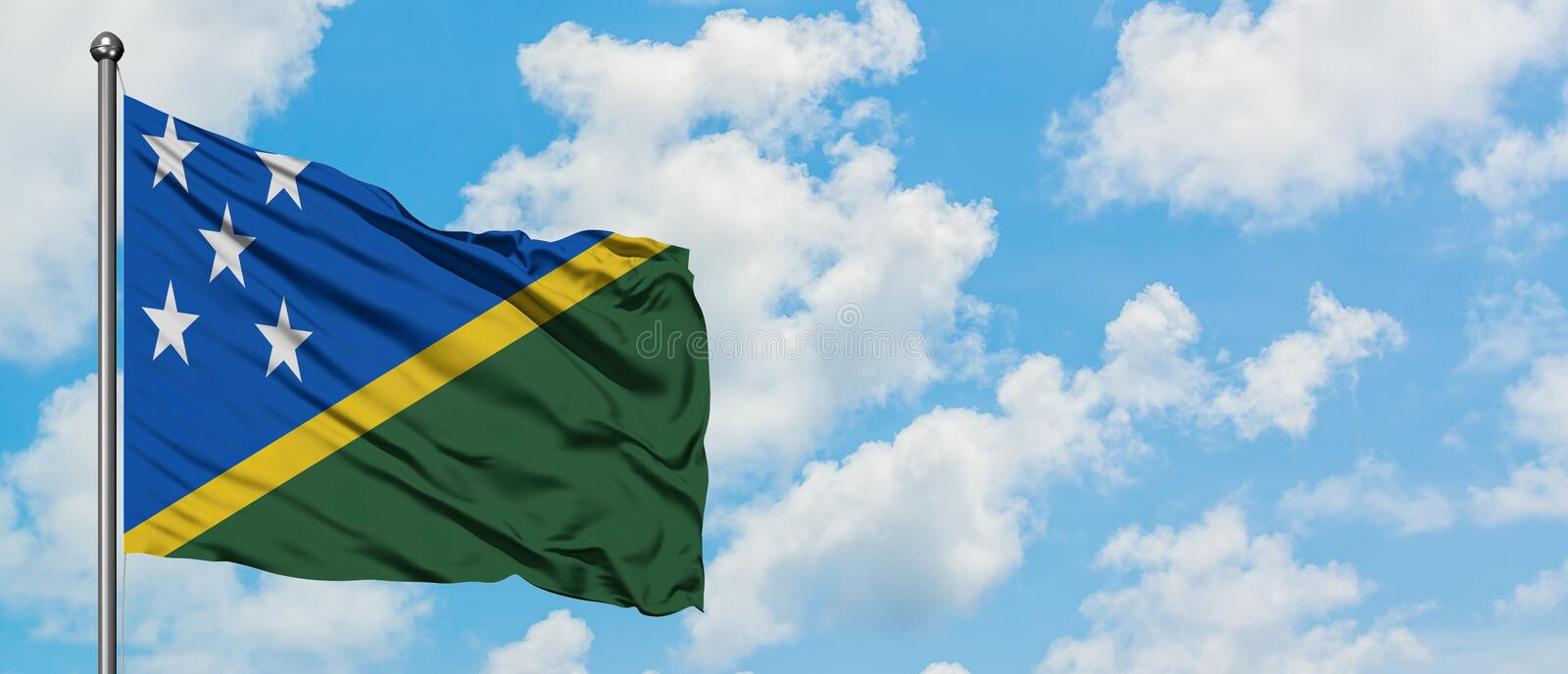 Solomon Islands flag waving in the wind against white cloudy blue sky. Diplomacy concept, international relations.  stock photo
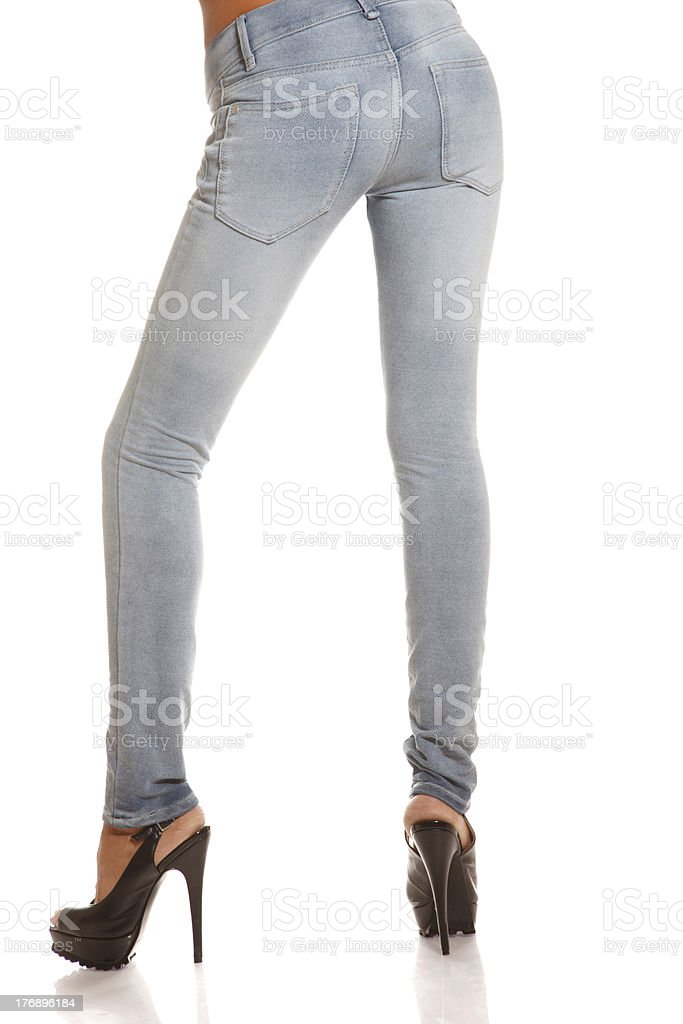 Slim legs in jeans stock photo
==
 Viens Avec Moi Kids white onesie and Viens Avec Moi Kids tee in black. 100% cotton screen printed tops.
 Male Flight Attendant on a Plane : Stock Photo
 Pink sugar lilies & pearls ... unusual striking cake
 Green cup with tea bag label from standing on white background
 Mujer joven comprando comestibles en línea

▸ TASK PROMPT
Print the part of the listing above that opens with the line containing "Solomon Islands flag" and closes with the line containing "Slim legs in jeans stock photo". Copy it exactly, both ends included, and omit the pictures.

▸ COMPLETED TASK
 Solomon Islands flag waving in the wind against white cloudy blue sky. Diplomacy concept, international relations.  stock photo
 Slim legs in jeans stock photo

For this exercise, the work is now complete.